[Records taken from a collection]
################

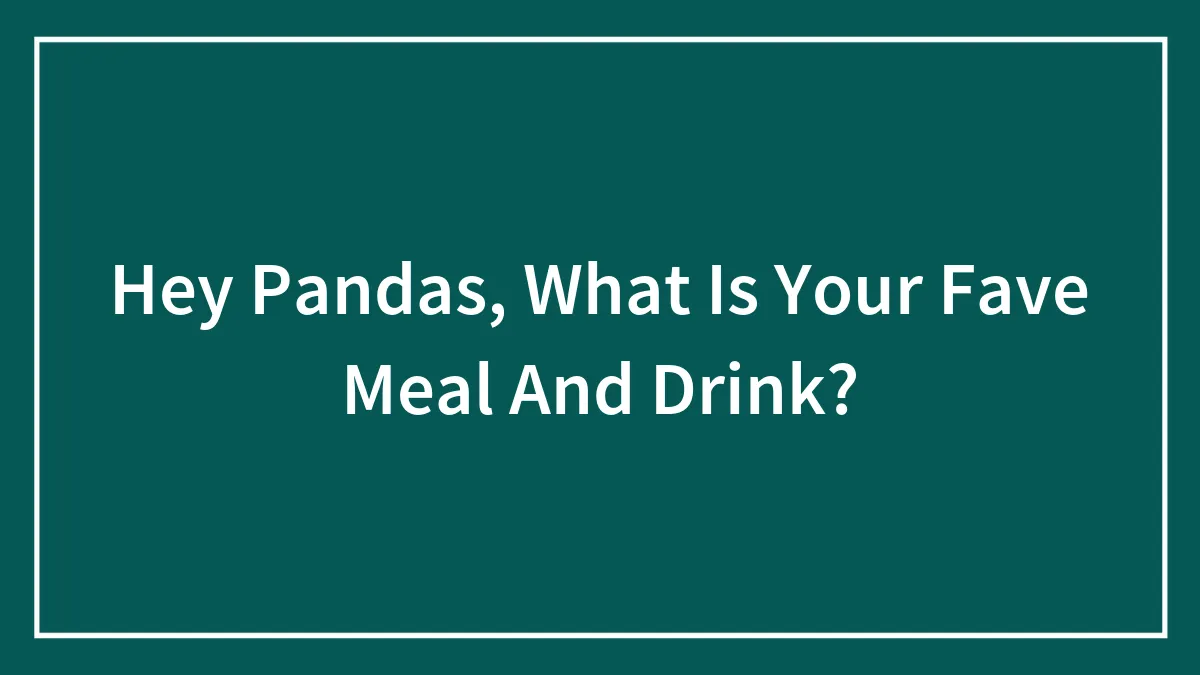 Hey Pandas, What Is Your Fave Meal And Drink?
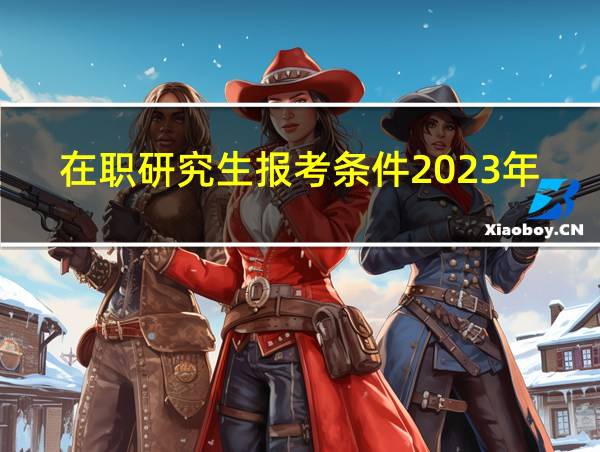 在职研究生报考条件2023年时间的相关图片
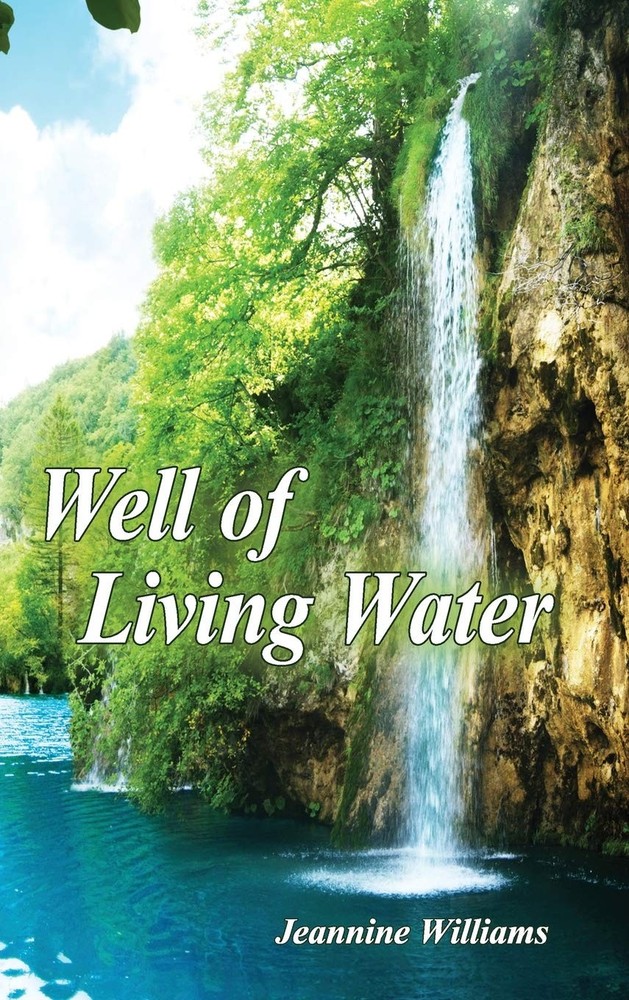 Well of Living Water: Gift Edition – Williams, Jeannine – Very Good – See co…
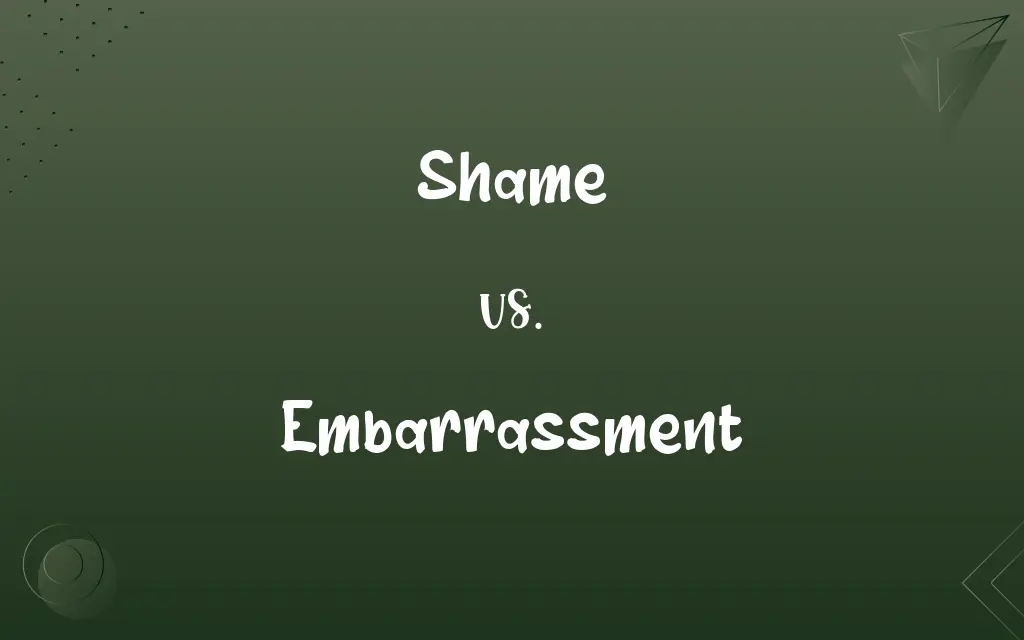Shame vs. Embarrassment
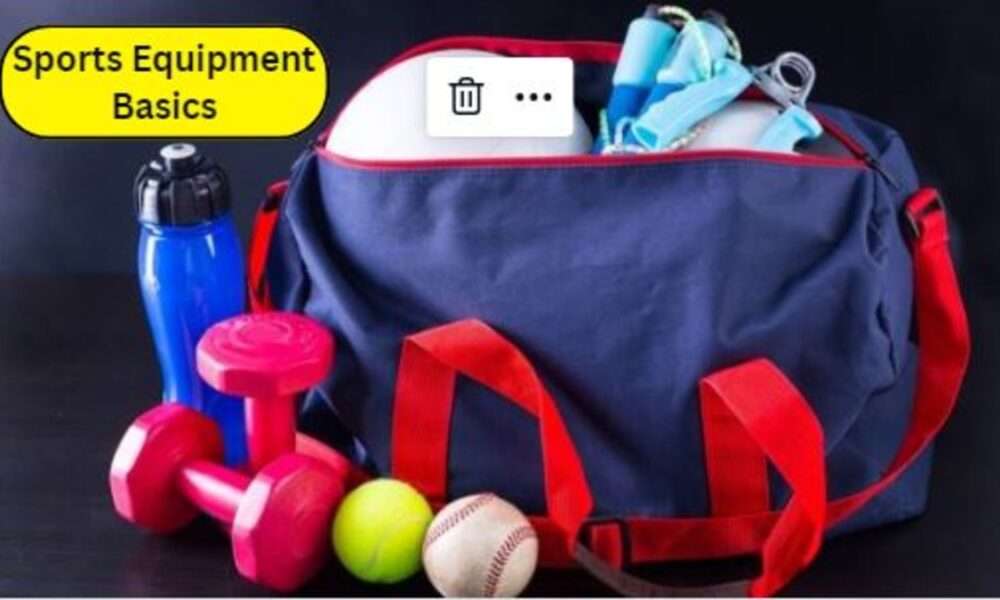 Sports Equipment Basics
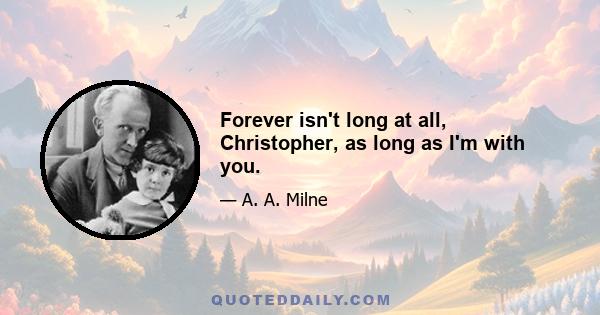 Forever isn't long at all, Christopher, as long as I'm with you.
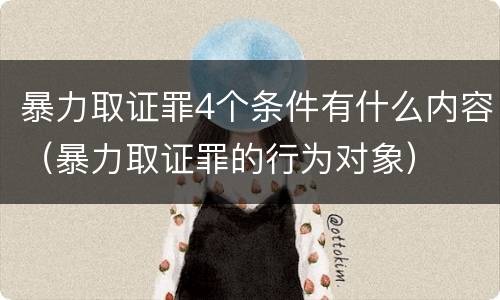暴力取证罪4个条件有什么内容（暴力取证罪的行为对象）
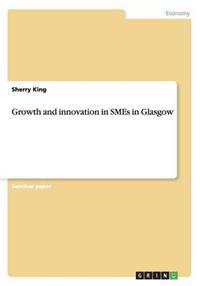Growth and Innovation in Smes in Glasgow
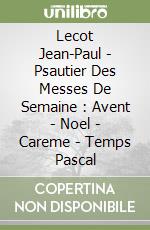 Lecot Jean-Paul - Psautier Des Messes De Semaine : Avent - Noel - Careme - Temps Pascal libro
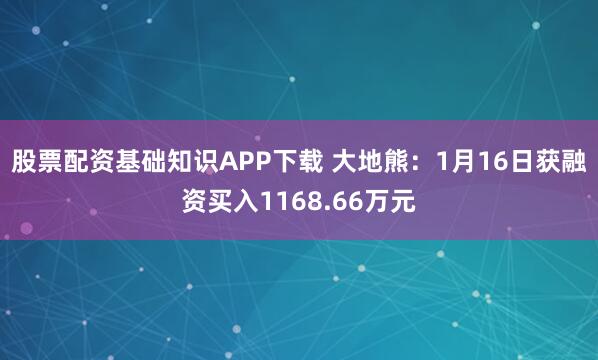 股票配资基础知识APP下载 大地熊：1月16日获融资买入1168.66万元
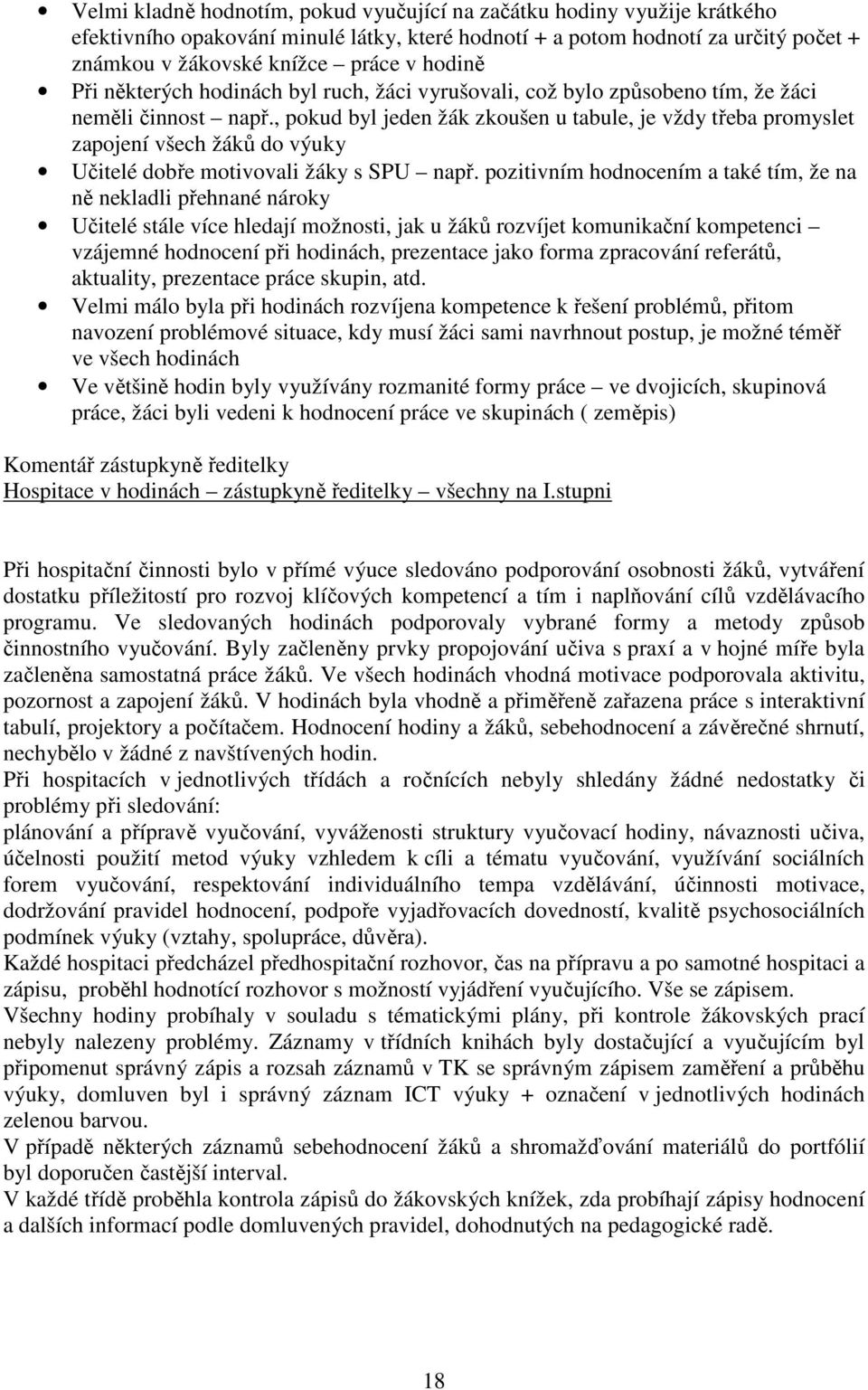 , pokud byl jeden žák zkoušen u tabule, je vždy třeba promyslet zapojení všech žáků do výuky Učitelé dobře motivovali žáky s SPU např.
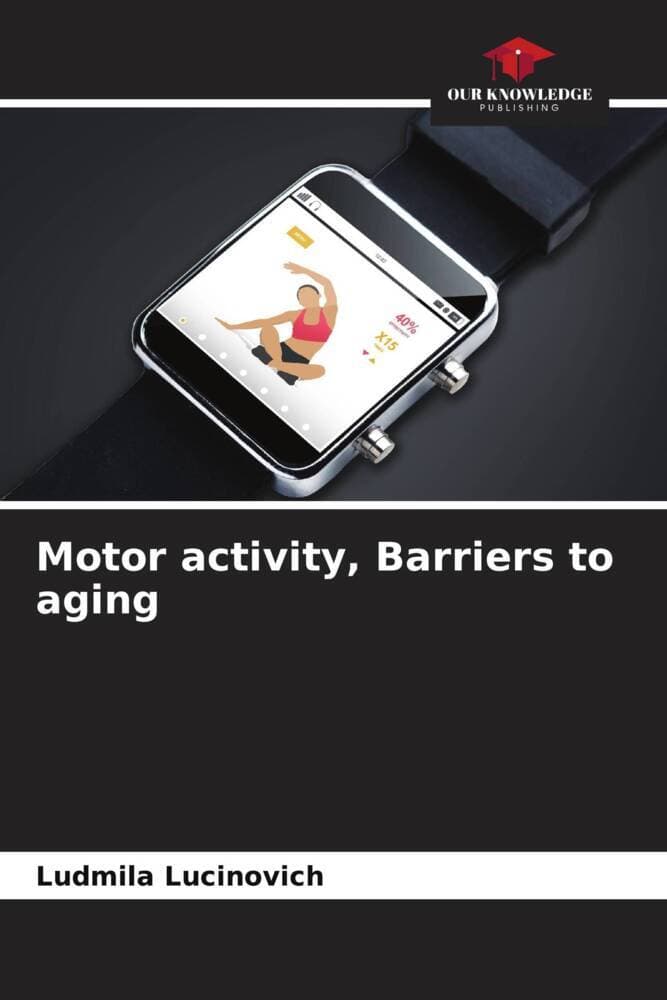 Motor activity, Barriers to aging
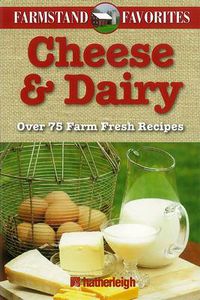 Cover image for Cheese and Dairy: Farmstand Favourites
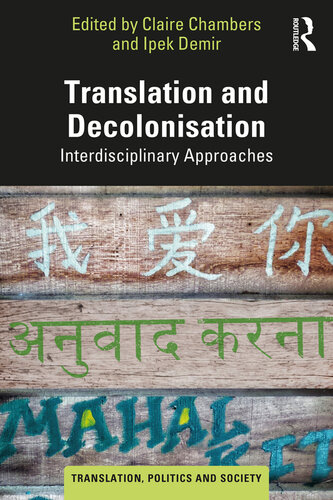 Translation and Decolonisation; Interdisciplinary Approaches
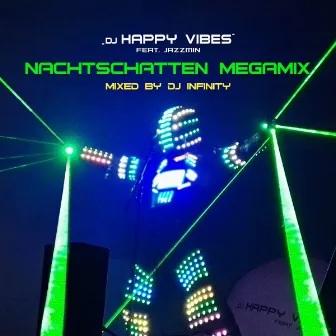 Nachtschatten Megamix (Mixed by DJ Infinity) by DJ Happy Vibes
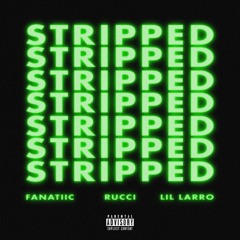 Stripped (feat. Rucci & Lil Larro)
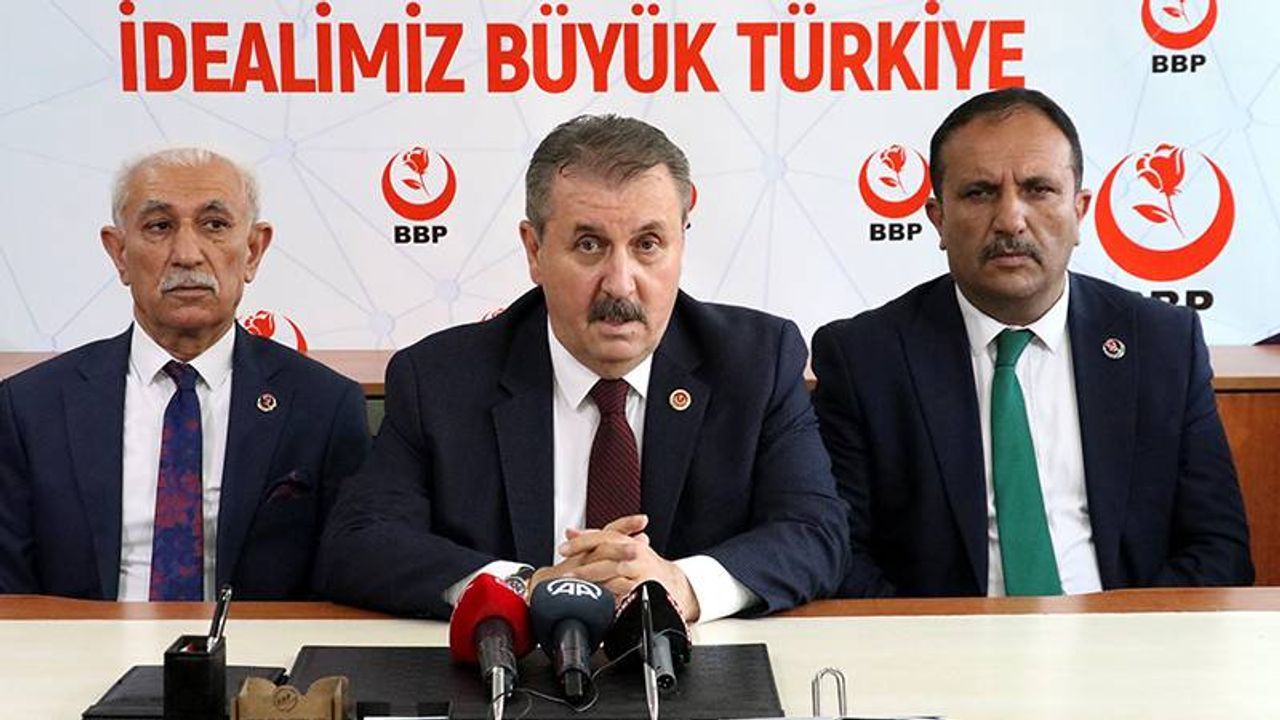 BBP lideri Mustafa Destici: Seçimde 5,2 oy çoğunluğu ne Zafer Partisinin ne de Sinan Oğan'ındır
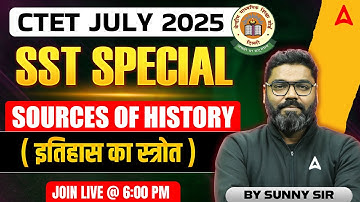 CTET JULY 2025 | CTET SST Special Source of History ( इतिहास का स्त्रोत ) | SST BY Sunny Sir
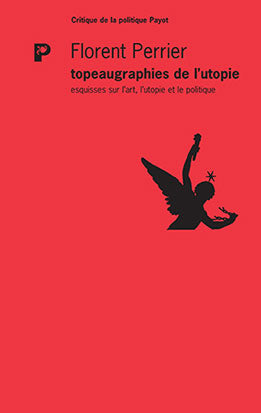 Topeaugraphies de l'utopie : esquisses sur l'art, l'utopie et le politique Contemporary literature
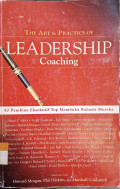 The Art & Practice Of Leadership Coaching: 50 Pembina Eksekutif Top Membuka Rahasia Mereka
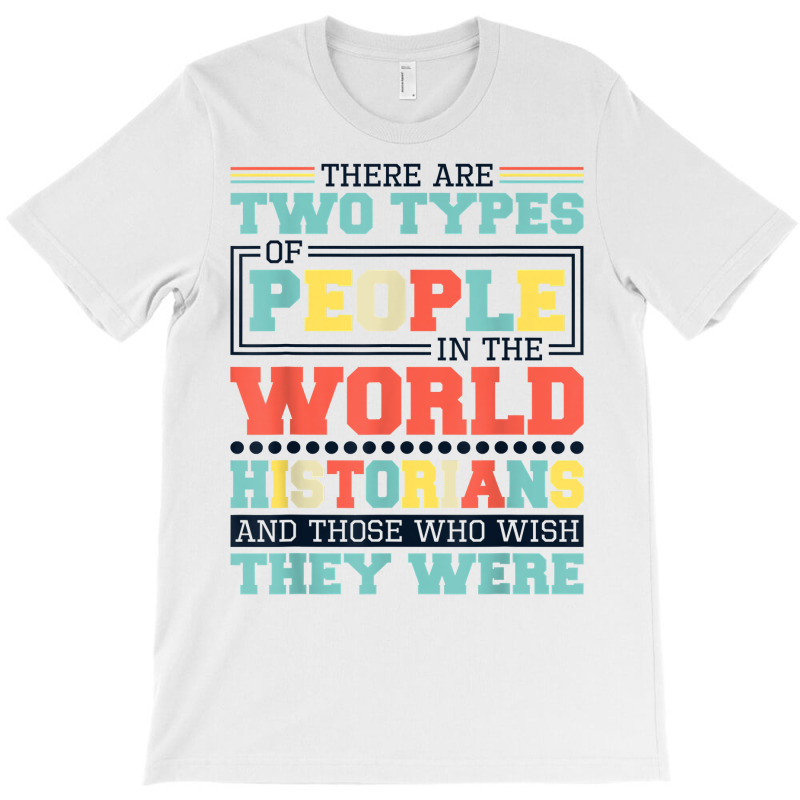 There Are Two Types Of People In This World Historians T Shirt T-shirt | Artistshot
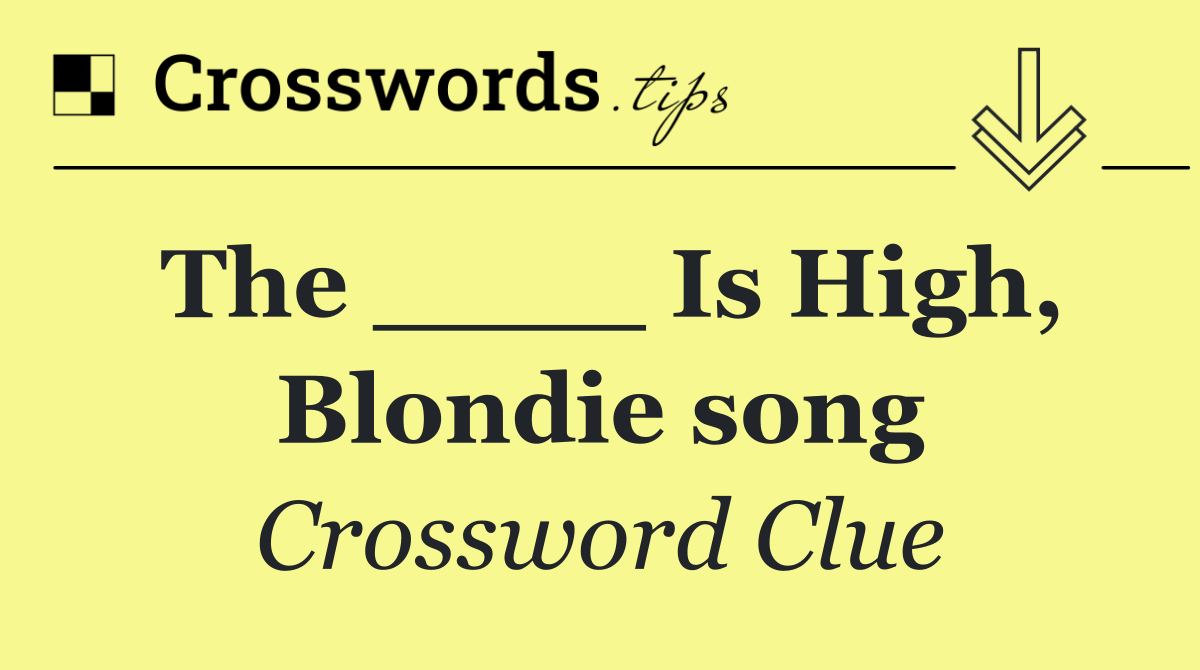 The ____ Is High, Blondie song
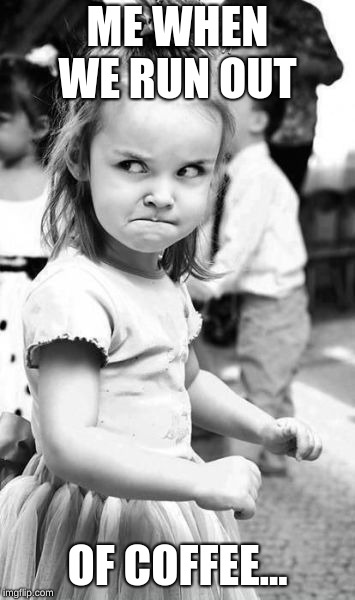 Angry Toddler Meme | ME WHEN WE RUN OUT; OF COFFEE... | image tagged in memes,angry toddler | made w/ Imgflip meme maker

################

#### [Task objective]
Update everything from the first item down to the one containing "Stripped (feat. Rucci & Lil Larro)", putting "Butter" wherever "Cheese" appears and leaving all else unchanged. Omit the pictures from your answer.

#### [Solution below]
 Hey Pandas, What Is Your Fave Meal And Drink?
 在职研究生报考条件2023年时间的相关图片
 Well of Living Water: Gift Edition – Williams, Jeannine – Very Good – See co…
Shame vs. Embarrassment
 Sports Equipment Basics
 Forever isn't long at all, Christopher, as long as I'm with you.
暴力取证罪4个条件有什么内容（暴力取证罪的行为对象）
Growth and Innovation in Smes in Glasgow
 Lecot Jean-Paul - Psautier Des Messes De Semaine : Avent - Noel - Careme - Temps Pascal libro
 股票配资基础知识APP下载 大地熊：1月16日获融资买入1168.66万元
 , pokud byl jeden žák zkoušen u tabule, je vždy třeba promyslet zapojení všech žáků do výuky Učitelé dobře motivovali žáky s SPU např.
 Motor activity, Barriers to aging
 Cover image for Butter and Dairy: Farmstand Favourites
 Translation and Decolonisation; Interdisciplinary Approaches
 Nachtschatten Megamix (Mixed by DJ Infinity) by DJ Happy Vibes
 Stripped (feat. Rucci & Lil Larro)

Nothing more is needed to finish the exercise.